Tuesday, October 07, 2008

G-7 unsuited to global crisis - World Bank

http://cnnmoney.mobi/money/business/economy/detail/97289
October 06 2008: 02:43 PM EDT

The Group of Seven industrialized countries is outmoded and should be replaced with a new entity that would include growing economies in Asia and Latin America, World Bank President Robert Zoellick said Monday.

He said the financial crises roiling markets in the United States and Europe are an alarm for the world and demonstrate the need for a broader-based system to handle them.

"The G-7 is not working," he said. "We need a better group for a different time. For financial and economic cooperation, we should consider a new steering group including Brazil, China, India, Mexico, Russia, Saudi Arabia and South Africa and the current G-7."

Russia set to join

The G-7 brings together the United States, Canada, Britain, France, Germany, Italy and Japan. When Russia joins the group for political discussions, it becomes the G-8.

Speaking before weekend meetings of the bank and its sister institution, the International Monetary Fund, Zoellick said the new group would not be a G-14.

"We will not create a new world simply by remaking the old," he said. "It should be numberless, flexible, and over time, it could evolve" to fit changing circumstances, including new emerging powers, while serving as a network for frequent interaction.

"We need a Facebook for multilateral economic diplomacy," Zoellick said in a speech to the Peterson Institute for International Economics in Washington, referring to the social networking site.

"These rising powers need to be heard," he said. "They want to know what their role will be in making the new rules for the global economy. Having demonstrated their competitive success, these rising powers are suspicious that the more established stakeholders will hold them back, whether through old rules of trade and finance or new rules for climate change and the environment."
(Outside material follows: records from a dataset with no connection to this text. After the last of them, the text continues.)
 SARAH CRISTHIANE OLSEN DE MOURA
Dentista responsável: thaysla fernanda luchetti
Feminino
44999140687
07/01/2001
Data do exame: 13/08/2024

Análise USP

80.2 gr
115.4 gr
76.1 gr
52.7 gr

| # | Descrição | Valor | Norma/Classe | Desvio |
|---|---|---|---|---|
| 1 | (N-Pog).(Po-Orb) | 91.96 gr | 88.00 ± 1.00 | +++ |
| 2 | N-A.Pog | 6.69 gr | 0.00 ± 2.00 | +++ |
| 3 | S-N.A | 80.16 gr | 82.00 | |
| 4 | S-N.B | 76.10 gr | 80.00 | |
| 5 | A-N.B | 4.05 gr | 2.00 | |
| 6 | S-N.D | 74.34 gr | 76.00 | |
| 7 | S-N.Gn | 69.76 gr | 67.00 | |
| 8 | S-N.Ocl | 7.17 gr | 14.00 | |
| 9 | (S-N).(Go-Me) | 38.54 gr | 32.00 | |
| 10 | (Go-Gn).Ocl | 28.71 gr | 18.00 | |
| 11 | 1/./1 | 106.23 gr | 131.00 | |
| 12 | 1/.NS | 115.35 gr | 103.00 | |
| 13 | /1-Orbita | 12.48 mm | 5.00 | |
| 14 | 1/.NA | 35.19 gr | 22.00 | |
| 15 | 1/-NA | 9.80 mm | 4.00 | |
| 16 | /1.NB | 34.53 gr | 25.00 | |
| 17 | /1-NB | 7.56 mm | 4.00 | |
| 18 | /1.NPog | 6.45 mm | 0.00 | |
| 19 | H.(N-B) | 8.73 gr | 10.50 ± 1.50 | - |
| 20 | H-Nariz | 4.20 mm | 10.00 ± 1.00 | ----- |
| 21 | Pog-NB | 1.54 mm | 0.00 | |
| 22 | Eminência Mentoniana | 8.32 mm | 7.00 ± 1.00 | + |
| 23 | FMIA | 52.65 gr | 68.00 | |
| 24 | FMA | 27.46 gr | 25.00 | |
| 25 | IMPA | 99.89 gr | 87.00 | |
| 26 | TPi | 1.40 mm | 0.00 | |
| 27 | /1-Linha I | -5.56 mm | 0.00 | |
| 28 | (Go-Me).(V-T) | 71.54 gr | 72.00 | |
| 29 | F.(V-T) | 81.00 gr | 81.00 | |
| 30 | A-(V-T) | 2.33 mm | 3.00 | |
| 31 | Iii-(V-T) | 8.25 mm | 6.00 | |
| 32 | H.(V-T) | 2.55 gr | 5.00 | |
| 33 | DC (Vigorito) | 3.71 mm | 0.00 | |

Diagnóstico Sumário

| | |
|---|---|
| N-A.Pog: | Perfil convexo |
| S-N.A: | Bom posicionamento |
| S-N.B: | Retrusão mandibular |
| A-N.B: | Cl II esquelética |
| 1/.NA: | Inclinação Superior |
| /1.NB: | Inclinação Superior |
Economics on global agenda

The G-7 was formed in 1976 to bring together finance ministers from member countries who meet several times a year to discuss economic matters. Besides Zoellick, other officials in developed and developing countries have called for the G-7 to become more representative of the global economy.

Zoellick said the IMF, the World Bank and perhaps the World Trade Organization could help support the new group by identifying emerging problems, supplying analyses, suggesting solutions and drawing on "our own broader membership to propose coalitions to address issues."

The World Bank and the IMF were established in the World War II's last days to stabilize the international economy. They now have 185 member nations.

Zoellick, a former U.S. diplomat, trade negotiator and business executive, said economic multilateralism needs to be redefined beyond its traditional focus on trade and finance. He said energy, climate change and stabilizing fragile and post-conflict states are economic issues and not just part of the global dialogue on security and development.

Developing countries

Turning to developing countries, Zoellick warned that the financial crisis could be a tipping point for many of them.

"Deceleration of growth and deteriorating financing conditions will trigger business failures and possibly banking emergencies," he said. "As is always the case, the most poor are the most defenseless."